### Assignment
Retype, word for word, each line between the lines holding "Korea | XX | XX% |" and "Yolanda Martínez Pereira", inclusive, and leave the rest of the data alone.

### Records provided
* * * * * * *
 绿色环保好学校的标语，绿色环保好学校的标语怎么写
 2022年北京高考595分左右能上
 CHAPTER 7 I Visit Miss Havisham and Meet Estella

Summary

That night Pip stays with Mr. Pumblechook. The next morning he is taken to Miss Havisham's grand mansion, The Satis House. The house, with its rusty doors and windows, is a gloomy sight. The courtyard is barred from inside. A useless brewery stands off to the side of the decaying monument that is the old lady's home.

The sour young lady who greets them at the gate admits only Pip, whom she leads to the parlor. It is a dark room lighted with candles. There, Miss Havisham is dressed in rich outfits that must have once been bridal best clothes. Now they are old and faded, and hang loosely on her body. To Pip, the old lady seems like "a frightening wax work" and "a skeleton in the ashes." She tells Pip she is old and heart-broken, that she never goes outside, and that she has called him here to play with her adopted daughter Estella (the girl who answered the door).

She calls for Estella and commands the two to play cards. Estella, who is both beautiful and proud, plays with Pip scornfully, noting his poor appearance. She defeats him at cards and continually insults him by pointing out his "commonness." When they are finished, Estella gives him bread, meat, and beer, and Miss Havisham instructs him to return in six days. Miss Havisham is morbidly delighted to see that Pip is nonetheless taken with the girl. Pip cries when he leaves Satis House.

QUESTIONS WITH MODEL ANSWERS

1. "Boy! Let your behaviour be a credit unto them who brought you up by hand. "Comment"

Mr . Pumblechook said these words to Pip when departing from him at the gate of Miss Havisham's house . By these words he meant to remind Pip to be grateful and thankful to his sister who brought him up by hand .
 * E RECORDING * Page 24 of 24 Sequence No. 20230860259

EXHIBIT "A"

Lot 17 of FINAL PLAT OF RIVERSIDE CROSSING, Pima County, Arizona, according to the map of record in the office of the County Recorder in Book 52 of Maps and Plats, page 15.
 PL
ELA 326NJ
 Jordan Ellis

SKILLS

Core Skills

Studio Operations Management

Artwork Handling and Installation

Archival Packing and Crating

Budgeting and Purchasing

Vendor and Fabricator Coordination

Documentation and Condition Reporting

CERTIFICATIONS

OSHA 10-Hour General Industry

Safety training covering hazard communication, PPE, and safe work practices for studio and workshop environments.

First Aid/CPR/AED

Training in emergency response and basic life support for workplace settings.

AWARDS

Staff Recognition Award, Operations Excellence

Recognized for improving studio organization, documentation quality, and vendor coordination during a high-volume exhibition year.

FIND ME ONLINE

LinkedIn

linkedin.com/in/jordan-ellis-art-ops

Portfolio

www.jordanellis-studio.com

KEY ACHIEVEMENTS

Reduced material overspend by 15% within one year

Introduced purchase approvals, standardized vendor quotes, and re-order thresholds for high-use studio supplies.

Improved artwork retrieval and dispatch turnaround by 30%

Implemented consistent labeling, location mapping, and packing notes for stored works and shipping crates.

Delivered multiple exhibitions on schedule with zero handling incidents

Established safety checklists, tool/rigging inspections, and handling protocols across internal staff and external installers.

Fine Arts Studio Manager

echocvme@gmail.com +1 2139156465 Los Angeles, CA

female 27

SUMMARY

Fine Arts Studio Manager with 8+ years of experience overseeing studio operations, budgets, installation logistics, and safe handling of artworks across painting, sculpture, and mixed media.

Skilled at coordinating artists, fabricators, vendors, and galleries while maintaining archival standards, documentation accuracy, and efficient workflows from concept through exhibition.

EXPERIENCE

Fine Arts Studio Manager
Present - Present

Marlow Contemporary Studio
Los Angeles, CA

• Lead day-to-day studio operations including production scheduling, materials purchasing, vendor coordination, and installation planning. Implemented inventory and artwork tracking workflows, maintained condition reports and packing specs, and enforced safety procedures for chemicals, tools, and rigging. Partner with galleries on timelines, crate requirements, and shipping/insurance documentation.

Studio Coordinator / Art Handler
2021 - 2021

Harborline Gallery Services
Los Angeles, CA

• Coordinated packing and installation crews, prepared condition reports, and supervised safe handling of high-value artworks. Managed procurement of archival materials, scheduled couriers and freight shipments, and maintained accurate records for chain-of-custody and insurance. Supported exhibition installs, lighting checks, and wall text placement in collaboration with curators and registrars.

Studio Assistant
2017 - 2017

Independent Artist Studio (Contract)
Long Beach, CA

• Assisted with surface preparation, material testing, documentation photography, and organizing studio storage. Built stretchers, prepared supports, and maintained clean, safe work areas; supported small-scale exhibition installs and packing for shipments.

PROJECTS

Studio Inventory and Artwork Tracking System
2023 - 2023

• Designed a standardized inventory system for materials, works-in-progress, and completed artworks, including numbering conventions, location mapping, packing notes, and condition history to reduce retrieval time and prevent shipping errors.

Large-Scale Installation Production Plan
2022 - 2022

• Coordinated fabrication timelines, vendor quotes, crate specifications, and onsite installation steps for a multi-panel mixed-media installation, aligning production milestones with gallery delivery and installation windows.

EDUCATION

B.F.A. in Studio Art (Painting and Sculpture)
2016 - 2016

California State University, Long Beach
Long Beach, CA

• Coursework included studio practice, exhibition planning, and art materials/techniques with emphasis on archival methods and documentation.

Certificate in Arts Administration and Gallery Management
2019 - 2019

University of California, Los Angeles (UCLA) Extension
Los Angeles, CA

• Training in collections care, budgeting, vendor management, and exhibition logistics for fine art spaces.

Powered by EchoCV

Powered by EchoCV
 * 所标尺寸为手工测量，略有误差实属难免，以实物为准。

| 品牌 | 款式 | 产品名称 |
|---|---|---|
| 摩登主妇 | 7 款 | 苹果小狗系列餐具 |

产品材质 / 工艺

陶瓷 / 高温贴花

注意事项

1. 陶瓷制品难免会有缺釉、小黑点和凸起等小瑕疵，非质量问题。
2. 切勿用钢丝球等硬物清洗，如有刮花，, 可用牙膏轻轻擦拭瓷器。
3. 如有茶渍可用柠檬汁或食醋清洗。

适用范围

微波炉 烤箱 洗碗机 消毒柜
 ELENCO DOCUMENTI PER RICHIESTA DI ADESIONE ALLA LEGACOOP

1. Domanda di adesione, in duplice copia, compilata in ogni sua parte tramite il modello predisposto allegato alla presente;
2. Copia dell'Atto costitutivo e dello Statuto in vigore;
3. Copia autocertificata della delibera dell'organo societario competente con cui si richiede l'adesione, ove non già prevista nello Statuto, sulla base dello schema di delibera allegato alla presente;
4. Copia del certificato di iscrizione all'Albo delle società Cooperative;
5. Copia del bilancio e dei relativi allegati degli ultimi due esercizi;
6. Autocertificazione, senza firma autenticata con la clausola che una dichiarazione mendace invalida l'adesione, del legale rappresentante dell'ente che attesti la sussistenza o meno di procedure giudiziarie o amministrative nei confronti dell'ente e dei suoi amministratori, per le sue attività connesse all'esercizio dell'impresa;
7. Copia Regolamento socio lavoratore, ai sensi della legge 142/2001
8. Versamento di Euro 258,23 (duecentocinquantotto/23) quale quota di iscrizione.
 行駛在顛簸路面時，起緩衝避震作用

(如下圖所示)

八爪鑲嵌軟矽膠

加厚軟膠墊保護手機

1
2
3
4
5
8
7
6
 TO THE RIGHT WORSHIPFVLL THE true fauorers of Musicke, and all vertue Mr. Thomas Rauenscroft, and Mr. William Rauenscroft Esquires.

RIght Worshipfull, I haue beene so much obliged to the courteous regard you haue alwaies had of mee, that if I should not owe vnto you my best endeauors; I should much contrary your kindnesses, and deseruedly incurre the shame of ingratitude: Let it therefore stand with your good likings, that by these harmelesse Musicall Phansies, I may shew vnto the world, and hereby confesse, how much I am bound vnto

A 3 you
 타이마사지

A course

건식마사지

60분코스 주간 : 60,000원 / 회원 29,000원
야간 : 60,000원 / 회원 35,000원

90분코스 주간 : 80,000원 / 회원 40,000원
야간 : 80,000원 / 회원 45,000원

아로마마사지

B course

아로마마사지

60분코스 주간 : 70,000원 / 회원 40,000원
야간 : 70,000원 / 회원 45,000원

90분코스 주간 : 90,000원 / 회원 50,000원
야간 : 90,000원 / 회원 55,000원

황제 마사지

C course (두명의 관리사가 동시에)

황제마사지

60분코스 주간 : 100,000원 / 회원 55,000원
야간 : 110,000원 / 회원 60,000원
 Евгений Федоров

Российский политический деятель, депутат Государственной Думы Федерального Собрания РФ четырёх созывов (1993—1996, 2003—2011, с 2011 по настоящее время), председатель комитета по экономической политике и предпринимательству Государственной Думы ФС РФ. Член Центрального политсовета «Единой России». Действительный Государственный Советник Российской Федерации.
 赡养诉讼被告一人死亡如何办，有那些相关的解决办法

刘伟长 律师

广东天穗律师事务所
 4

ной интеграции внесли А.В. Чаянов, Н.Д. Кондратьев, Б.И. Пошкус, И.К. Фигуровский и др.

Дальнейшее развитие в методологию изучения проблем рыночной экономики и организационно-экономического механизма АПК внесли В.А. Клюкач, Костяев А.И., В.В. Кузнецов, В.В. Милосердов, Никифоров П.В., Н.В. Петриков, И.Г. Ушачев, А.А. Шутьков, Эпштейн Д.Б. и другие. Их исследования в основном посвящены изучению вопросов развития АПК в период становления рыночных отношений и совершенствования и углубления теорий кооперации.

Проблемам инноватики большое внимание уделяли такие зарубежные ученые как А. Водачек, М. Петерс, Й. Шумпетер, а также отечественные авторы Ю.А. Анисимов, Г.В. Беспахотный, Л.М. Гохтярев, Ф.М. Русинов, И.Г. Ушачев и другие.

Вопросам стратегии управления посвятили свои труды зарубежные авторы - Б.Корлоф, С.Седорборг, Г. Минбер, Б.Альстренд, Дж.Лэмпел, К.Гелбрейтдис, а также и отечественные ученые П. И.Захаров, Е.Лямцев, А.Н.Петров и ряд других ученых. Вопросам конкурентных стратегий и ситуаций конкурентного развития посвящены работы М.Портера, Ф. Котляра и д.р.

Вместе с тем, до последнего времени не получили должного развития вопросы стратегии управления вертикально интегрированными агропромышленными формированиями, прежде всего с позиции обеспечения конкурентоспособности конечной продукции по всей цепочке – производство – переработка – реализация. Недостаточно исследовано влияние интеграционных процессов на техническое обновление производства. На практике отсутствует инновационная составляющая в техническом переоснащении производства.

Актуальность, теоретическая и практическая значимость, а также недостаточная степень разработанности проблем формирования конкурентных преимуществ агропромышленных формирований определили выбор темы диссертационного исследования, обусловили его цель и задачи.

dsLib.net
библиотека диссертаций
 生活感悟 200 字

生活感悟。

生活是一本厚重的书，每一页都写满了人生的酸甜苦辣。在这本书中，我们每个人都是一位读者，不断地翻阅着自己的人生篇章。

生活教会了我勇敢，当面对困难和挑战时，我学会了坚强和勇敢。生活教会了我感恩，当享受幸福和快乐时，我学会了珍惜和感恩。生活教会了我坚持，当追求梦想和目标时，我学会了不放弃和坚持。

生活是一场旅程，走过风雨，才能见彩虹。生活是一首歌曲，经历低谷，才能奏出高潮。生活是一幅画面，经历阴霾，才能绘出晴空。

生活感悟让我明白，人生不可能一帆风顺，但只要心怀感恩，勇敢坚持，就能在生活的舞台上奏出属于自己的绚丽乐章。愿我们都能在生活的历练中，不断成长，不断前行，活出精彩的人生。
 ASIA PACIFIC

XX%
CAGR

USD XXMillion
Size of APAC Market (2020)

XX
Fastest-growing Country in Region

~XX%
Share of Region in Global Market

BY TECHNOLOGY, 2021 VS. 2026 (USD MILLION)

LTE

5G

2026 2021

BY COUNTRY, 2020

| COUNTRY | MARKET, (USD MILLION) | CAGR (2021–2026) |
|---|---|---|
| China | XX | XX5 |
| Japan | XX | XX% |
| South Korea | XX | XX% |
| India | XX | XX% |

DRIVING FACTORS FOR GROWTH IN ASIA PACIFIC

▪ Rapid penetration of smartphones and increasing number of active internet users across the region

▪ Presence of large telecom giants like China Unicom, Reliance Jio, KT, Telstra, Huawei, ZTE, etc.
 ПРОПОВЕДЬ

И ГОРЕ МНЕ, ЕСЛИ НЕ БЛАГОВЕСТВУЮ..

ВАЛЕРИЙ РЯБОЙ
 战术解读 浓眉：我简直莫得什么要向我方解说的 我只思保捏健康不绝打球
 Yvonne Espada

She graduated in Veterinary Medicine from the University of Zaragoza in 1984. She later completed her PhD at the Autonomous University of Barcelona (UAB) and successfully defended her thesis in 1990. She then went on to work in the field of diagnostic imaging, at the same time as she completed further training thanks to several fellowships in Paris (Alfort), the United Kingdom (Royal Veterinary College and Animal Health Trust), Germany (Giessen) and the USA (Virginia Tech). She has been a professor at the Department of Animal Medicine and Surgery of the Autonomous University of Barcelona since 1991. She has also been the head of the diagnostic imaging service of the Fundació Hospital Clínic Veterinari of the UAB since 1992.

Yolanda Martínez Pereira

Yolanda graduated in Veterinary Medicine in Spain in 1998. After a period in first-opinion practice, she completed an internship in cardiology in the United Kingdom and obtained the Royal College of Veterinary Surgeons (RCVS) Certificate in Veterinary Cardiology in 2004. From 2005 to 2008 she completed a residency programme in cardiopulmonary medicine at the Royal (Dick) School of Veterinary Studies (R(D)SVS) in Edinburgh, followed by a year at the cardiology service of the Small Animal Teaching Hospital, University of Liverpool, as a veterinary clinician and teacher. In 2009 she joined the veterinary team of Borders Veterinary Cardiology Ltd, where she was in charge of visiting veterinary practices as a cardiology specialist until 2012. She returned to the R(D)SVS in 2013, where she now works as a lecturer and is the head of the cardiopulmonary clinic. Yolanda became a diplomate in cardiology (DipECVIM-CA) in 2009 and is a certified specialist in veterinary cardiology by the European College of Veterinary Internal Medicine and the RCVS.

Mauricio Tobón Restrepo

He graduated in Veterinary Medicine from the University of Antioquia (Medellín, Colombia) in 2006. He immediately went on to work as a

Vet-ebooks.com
* * * * * * *
### Reply to the exercise
| South Korea | XX | XX% |
| India | XX | XX% |

DRIVING FACTORS FOR GROWTH IN ASIA PACIFIC

▪ Rapid penetration of smartphones and increasing number of active internet users across the region

▪ Presence of large telecom giants like China Unicom, Reliance Jio, KT, Telstra, Huawei, ZTE, etc.
 ПРОПОВЕДЬ

И ГОРЕ МНЕ, ЕСЛИ НЕ БЛАГОВЕСТВУЮ..

ВАЛЕРИЙ РЯБОЙ
 战术解读 浓眉：我简直莫得什么要向我方解说的 我只思保捏健康不绝打球
 Yvonne Espada

She graduated in Veterinary Medicine from the University of Zaragoza in 1984. She later completed her PhD at the Autonomous University of Barcelona (UAB) and successfully defended her thesis in 1990. She then went on to work in the field of diagnostic imaging, at the same time as she completed further training thanks to several fellowships in Paris (Alfort), the United Kingdom (Royal Veterinary College and Animal Health Trust), Germany (Giessen) and the USA (Virginia Tech). She has been a professor at the Department of Animal Medicine and Surgery of the Autonomous University of Barcelona since 1991. She has also been the head of the diagnostic imaging service of the Fundació Hospital Clínic Veterinari of the UAB since 1992.

Yolanda Martínez Pereira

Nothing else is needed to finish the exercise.